Short task
Reproduce the data word for word, from the line containing "What is the distance between" through the end of the data, including both ends. Leave the pictures out.

— Start —

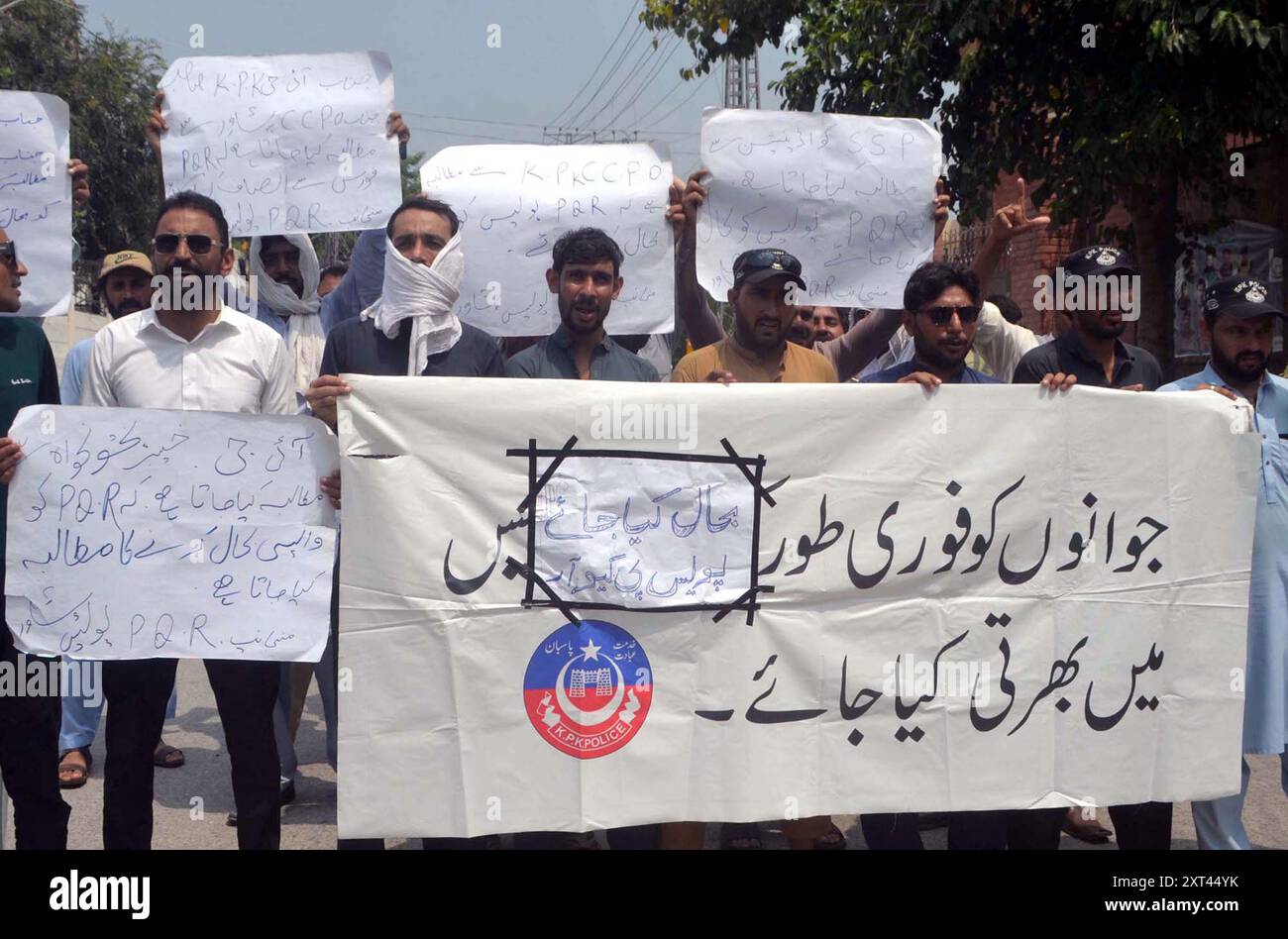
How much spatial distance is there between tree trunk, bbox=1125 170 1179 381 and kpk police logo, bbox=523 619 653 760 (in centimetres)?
847

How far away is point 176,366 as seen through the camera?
3.74 meters

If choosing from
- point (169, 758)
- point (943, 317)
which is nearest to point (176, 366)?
point (943, 317)

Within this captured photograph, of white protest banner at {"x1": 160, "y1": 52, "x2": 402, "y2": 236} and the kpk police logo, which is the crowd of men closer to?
white protest banner at {"x1": 160, "y1": 52, "x2": 402, "y2": 236}

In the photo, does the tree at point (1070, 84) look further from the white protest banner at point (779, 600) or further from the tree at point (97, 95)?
the tree at point (97, 95)

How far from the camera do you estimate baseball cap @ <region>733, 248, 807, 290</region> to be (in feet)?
13.0

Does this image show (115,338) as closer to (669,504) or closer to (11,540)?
(11,540)

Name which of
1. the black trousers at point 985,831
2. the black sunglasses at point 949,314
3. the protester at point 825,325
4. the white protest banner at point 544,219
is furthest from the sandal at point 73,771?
the black sunglasses at point 949,314

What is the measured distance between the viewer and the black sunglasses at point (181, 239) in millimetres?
3664

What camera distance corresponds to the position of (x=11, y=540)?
3.53 meters

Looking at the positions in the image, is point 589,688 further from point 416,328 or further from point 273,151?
point 273,151

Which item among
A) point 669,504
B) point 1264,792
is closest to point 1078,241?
point 1264,792

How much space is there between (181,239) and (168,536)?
2.73ft

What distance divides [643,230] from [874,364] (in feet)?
6.22

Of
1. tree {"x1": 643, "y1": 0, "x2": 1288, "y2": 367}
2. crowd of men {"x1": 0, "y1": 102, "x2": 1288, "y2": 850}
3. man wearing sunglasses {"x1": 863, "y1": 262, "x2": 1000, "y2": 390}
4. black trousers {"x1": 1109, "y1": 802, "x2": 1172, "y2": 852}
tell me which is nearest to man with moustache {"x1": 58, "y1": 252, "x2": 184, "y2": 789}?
crowd of men {"x1": 0, "y1": 102, "x2": 1288, "y2": 850}
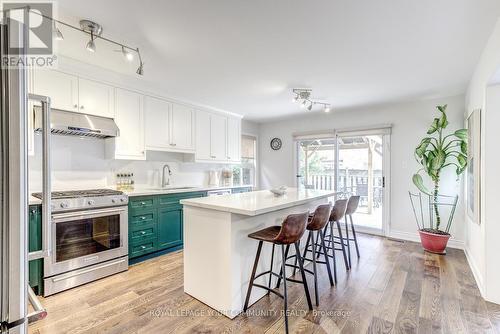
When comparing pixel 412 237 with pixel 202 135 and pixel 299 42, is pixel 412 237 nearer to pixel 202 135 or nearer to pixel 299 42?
pixel 299 42

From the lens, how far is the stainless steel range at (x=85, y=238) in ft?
8.08

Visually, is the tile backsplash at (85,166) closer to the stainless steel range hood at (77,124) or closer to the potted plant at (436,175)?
the stainless steel range hood at (77,124)

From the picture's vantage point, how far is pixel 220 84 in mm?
3430

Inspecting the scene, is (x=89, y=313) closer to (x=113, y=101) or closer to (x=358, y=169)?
(x=113, y=101)

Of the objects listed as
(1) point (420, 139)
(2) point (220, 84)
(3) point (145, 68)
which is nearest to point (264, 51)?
(2) point (220, 84)

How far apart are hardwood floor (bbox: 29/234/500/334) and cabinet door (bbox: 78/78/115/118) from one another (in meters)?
1.99

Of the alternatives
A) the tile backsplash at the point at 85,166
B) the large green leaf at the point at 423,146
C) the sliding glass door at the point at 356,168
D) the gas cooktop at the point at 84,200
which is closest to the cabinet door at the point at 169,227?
the gas cooktop at the point at 84,200

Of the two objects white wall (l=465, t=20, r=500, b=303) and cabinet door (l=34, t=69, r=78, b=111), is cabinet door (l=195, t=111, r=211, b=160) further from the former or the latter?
white wall (l=465, t=20, r=500, b=303)

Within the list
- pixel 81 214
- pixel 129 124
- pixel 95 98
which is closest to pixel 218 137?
pixel 129 124

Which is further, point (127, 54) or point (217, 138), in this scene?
point (217, 138)

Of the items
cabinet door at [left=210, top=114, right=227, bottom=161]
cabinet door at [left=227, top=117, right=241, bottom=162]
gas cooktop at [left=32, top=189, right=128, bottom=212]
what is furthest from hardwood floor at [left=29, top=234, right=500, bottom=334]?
cabinet door at [left=227, top=117, right=241, bottom=162]

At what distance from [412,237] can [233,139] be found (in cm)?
372

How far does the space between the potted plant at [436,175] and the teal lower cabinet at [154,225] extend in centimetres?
366

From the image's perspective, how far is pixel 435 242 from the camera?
140 inches
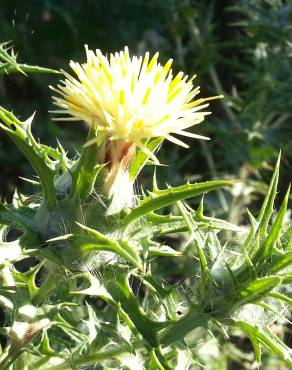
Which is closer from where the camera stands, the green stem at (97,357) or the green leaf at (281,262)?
the green leaf at (281,262)

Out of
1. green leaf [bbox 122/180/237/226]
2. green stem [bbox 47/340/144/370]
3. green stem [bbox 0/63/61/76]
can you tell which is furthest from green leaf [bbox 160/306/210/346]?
green stem [bbox 0/63/61/76]

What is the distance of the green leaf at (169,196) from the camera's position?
1248mm

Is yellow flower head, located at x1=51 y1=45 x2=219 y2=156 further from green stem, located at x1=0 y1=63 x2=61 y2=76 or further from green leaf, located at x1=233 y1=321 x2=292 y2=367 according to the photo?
green leaf, located at x1=233 y1=321 x2=292 y2=367

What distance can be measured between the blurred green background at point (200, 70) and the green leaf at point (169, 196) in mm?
1342

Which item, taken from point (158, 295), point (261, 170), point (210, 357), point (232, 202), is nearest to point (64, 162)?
point (158, 295)

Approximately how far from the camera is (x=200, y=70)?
3727 millimetres

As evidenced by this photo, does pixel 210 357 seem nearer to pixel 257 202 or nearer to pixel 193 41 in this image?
pixel 257 202

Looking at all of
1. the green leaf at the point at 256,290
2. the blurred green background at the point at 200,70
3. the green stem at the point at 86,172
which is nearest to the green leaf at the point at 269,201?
the green leaf at the point at 256,290

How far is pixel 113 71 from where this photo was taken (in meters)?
1.38

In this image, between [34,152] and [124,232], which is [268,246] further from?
[34,152]

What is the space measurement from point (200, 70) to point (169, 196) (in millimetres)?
2536

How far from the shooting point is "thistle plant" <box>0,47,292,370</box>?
1.33 m

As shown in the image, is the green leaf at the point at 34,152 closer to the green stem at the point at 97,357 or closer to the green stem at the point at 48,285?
the green stem at the point at 48,285

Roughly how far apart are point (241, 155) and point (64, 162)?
198 cm
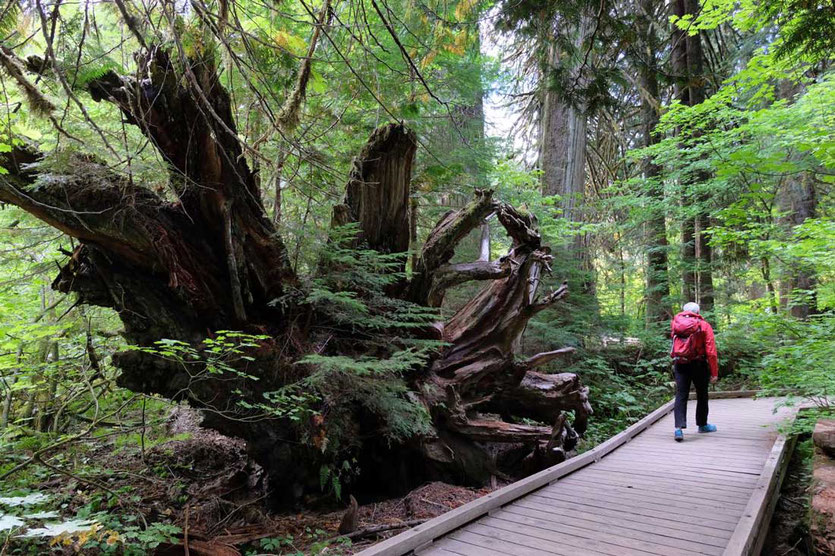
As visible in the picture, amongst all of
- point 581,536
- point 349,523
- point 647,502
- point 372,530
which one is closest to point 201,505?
point 349,523

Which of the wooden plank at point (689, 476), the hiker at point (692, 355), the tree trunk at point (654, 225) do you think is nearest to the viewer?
the wooden plank at point (689, 476)

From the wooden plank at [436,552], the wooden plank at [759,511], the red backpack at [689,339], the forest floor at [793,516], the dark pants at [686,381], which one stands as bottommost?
the forest floor at [793,516]

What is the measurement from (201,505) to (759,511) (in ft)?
18.0

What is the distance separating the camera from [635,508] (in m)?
4.37

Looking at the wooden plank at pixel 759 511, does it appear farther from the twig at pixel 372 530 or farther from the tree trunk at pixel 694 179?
the tree trunk at pixel 694 179

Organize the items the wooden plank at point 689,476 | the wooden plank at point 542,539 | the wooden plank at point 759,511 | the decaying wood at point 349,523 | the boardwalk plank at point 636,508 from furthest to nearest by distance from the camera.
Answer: the wooden plank at point 689,476 → the decaying wood at point 349,523 → the boardwalk plank at point 636,508 → the wooden plank at point 542,539 → the wooden plank at point 759,511

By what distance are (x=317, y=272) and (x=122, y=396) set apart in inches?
155

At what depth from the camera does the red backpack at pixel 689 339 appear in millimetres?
6297

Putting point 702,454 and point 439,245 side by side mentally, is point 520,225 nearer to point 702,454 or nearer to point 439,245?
point 439,245

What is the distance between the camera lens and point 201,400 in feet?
14.8

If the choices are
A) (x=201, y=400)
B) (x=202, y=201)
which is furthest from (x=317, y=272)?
(x=201, y=400)

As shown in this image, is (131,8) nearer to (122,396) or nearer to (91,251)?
(91,251)

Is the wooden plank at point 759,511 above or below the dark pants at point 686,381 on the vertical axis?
below

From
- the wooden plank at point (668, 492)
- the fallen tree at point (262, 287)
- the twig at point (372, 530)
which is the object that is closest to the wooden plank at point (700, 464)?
the wooden plank at point (668, 492)
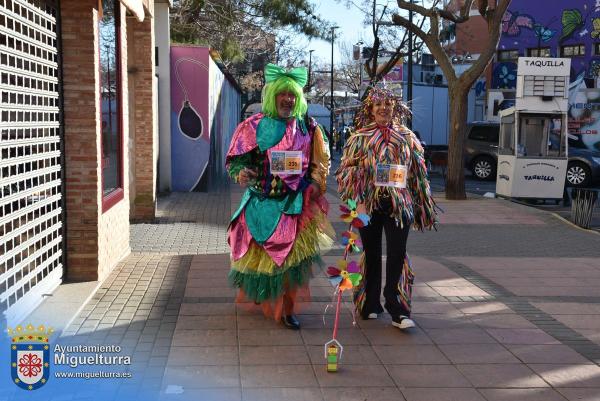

— End —

Full solution
What is the distance between the camera lens and point 201,400 in feet?
14.8

If the choices are
A) (x=201, y=400)
B) (x=202, y=201)
which is furthest from (x=317, y=272)?
(x=201, y=400)

As shown in this image, is (131,8) nearer to (122,396) or nearer to (91,251)?
(91,251)

Is the wooden plank at point 759,511 above or below the dark pants at point 686,381 on the vertical axis?
below

From
- the wooden plank at point (668, 492)
- the fallen tree at point (262, 287)
- the twig at point (372, 530)
which is the object that is closest to the wooden plank at point (700, 464)?
the wooden plank at point (668, 492)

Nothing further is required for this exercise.